Highlights
- USGS shifts critical minerals assessment methodology from import reliance to probability-weighted GDP loss modeling
- Only six minerals remain critical when the GDP loss threshold is raised to $1 billion, including heavy rare earths and tech metals.
- Investors should focus on strategic minerals with the highest modeled economic impacts, particularly in defense, EVs, and semiconductors.
The U.S. Geological Survey (USGS) has released its 2025 draft critical minerals list—expanded to 54 minerals from 50 in 2022. For the rare earth investor, this update matters because it can unlock federal tools—such as Defense Production Act support, targeted tax incentives, stockpiling, or permitting prioritization—depending on program and statute.
The methodology is the real story. Instead of static import-reliance metrics, the USGS now models probability-weighted GDP losses from simulated supply shocks. In short—risk is now measured in impact, not theory.
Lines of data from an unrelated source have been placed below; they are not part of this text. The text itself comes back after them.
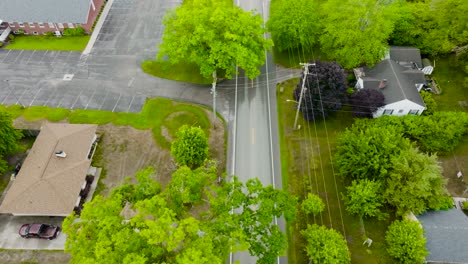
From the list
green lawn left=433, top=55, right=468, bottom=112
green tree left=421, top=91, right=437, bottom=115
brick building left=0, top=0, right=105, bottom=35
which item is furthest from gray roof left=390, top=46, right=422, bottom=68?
brick building left=0, top=0, right=105, bottom=35

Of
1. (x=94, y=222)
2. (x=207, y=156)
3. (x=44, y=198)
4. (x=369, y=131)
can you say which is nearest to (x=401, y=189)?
(x=369, y=131)

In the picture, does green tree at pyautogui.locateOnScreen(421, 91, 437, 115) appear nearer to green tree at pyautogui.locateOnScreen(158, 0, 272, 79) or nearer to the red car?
green tree at pyautogui.locateOnScreen(158, 0, 272, 79)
A Restaurant Fire Standard?
Here, the analysis gets pointed. By setting the cutoff at $2 million in modeled GDP loss, nearly every obscure mineral makes the list. Hendrix likens this threshold to the damage from a medium-sized restaurant fire—hardly macroeconomic. His point is fair: a $30 trillion economy doesn’t blink at such losses.
Raise the bar, however, and the list shrinks dramatically. At >$1 billion in modeled losses, only six minerals remain: samarium, rhodium, lutetium, terbium, dysprosium, and gallium. Three of those are heavy rare earths (Dy, Tb, Lu), one (Sm) is a light REE, and two (Ga, Rh) are non-REE tech metals. These six, though small-volume, anchor massive downstream sectors in defense, EVs, and semiconductors.
What’s Rock-Solid
Factually, the piece gets the basics right: China’s dominance, U.S. vulnerability to single points of failure, and the fact that “critical” status triggers meaningful policy attention. The USGS methodology shift is accurately explained, and the critique of the $2 million threshold is well-founded. Investors should pay close attention to the ranking table of GDP impacts—that’s where the real signal lies.
The article veers into policy advocacy when it argues the methodology “misses the forest for the trees” by not counting health, environmental, or defense externalities. While it is true that GDP modeling underestimates noneconomic value, this is a known limitation rather than a fatal flaw. The framing tilts toward a more expansive government role in pricing “intangibles”—something economists themselves debate.
Investor Takeaway
For rare earth watchers, the message is clear: the true choke points cluster around heavy REEs (Dy, Tb, Lu) and enabling metals like gallium and germanium. The list may be long, but capital and policy attention will concentrate where the modeled impacts—and strategic stakes—are highest. Retail and institutional investors alike should be wary of headlines treating all 54 equally. In Washington, as on Wall Street, focus is finite.
Source: Cullen S. Hendrix, “The draft US critical minerals list: Clearer priorities, persistent challenges (opens in a new tab),” PIIE RealTime
Economics Blog, September 8, 2025. Note: This is a draft list open for public comment through September 25, 2025.